*Document text:*
Scene One: It is fast approaching time for church elections of new board members at my branch church. I have served two prior times on the board, already have a number of meaningful, time-consuming jobs at church, and I do not want to be on the board. We are a church in the middle of thinking about restructuring, and I simply do not want to be involved in this aspect of church. I am sure that God knows the church board is not my right place.
Scene Two: It is the morning of the meeting for church elections. I rise bright and early and begin sneezing and coughing. I have toyed with the idea of just not going to the church election meeting because if you don’t go . . . you can’t be elected! All day at the school where I work, students and faculty express concern for my ill health—the horrible cold I have “caught.” I am miserable. On the drive home I agonize: Should I go or not go to the meeting? How can I go to the meeting? I’m sick. Self-will is in the driver’s seat and I am sneezing along for the ride.

*Action item A:*
Answer these questions from the church election account:
(i) How many times has the narrator already served on the board?
(ii) Where does the narrator work?
(iii) What does the narrator start doing on rising the morning of the meeting?
*Action item B:* Go on with the church election account, starting after its final sentence.

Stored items
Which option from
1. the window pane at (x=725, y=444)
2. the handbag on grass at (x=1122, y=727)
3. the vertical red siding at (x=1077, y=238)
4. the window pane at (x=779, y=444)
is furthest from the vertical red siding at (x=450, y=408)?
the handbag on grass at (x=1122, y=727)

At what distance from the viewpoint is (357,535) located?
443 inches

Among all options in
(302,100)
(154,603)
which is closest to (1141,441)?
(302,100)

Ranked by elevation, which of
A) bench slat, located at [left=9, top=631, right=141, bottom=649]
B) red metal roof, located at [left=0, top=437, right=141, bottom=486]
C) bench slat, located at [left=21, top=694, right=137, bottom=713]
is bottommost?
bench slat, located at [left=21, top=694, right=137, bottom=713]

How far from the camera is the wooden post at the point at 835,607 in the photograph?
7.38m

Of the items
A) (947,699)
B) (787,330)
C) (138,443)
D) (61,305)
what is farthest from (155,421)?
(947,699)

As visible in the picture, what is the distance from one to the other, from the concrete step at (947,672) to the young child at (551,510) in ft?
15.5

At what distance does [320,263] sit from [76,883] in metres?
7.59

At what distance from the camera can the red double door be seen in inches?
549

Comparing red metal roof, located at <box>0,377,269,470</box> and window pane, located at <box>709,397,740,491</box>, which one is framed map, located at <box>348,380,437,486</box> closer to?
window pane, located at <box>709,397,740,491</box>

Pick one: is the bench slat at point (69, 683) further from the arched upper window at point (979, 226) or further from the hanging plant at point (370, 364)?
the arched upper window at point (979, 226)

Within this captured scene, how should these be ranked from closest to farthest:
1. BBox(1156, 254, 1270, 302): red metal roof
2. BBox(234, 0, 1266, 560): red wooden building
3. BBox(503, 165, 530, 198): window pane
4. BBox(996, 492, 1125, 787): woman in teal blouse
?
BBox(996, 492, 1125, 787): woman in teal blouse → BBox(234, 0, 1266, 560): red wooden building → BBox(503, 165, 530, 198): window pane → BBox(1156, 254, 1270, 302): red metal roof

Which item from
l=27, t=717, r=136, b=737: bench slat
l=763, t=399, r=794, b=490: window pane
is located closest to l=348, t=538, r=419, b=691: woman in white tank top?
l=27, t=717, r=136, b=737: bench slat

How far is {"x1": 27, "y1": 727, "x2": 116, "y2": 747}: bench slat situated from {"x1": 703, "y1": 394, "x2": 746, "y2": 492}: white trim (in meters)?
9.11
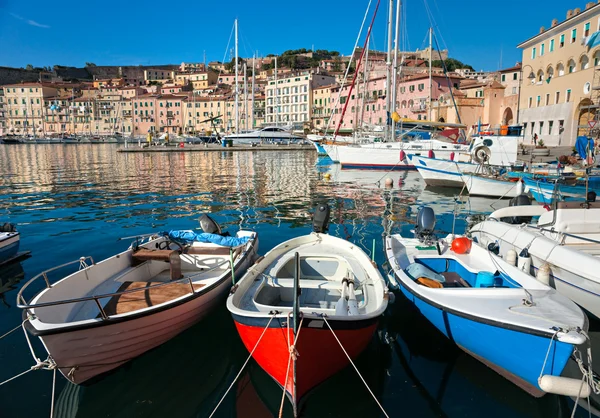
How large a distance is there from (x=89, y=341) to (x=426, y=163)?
875 inches

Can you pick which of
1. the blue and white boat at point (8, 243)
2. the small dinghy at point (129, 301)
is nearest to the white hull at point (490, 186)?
the small dinghy at point (129, 301)

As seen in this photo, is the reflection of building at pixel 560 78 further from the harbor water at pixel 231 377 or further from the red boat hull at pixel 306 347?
the red boat hull at pixel 306 347

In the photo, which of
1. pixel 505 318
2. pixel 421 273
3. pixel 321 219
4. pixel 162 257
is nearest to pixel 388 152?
pixel 321 219

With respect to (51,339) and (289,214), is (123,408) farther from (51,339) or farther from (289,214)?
(289,214)

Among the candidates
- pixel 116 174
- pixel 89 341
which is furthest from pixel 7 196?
pixel 89 341

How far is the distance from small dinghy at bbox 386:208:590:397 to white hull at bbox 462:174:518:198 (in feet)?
45.0

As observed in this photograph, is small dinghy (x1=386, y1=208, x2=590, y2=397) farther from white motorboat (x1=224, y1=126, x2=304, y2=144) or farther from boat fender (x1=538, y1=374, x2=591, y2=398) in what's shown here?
white motorboat (x1=224, y1=126, x2=304, y2=144)

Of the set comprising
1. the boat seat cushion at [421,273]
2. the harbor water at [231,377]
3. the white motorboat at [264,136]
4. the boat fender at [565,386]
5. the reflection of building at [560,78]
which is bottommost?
the harbor water at [231,377]

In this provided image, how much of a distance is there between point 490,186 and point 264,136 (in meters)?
56.0

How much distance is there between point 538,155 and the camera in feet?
110

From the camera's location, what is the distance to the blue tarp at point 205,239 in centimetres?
879

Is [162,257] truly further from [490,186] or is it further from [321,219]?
[490,186]

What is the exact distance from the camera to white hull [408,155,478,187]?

*Answer A:*
(i) Two times.
(ii) At a school.
(iii) Sneezing and coughing.

*Answer B:*
Enter: the Christ. God communicates to me in a way I can understand. The angel thought comes, “You are the King’s daughter, always in your right place, always glorifying Him in everything you do. Of yourself you do nothing, plan nothing, think nothing. Trust God.” The light goes on. The clear, calm thought comes that I am truly a willing servant of the one Mind—forever obedient to God’s will. The sneezing, coughing—all the cold symptoms—like a faucet, have been turned off. I sing the rest of the way home in the car.